For the exhibition, the authors proposed two new works based on the suggestions received from Testori’s home and thought. Christian Fogarolli, in the new work of the project Stone of madness (2018), refers to the Northern European beliefs of the late Middle Ages and Renaissance (but also present in prehistoric civilisations) that attributed behavioural deviances, such as madness or strangeness, to the presence of a stone in the human skull. The work consists of an analogue photograph of an encephalon with a stone set inside it, a fluorite, which changes its chromatic tone thanks to the intervention of the spectator invited to interact with an ultraviolet light instrument.

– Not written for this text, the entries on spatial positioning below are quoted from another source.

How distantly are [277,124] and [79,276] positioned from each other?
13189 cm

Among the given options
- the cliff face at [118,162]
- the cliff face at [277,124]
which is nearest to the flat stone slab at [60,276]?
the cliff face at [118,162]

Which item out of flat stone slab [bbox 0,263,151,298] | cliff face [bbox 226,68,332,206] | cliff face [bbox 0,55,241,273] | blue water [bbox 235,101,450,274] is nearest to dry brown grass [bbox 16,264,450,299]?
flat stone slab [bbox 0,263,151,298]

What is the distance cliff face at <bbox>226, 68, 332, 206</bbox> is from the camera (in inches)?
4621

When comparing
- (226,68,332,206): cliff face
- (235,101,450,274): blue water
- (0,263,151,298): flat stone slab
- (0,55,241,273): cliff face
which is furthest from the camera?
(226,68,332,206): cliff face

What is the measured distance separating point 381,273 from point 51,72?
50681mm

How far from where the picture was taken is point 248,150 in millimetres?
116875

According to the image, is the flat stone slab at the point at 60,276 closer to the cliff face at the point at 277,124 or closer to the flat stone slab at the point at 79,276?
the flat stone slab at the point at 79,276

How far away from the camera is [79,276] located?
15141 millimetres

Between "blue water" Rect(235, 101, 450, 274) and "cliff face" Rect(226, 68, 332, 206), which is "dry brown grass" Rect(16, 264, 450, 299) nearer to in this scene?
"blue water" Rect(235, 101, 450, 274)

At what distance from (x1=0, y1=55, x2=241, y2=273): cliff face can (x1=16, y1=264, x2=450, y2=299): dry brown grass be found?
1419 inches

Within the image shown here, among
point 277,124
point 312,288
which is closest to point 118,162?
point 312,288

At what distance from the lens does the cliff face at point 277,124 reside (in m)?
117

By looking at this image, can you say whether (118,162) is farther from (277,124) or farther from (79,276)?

Filippo Berta presented the unpublished performance A nostra immagine e somiglianza #2 (2018), the second chapter of a triptych that investigates the reaction between the individual and the norms imposed by social conventions and religious dogmas. During the action a fetish-idol is playfully used as any domestic object.

Persona is part of Pocket Pair, a cycle of exhibitions coordinated by Marta Cereda and launched by Casa Testori in 2018. The title of the cycle takes up an expression from poker that indicates the situation in which a player has two cards, of equal value, and must bet on them. In the same way, the curators are betting on emerging talents, two artists of equal value, to give life to a high quality two-person exhibition, set up on the ground floor of Casa Testori where they are free to meet, even within the individual rooms, to visit each other, to dialogue closely.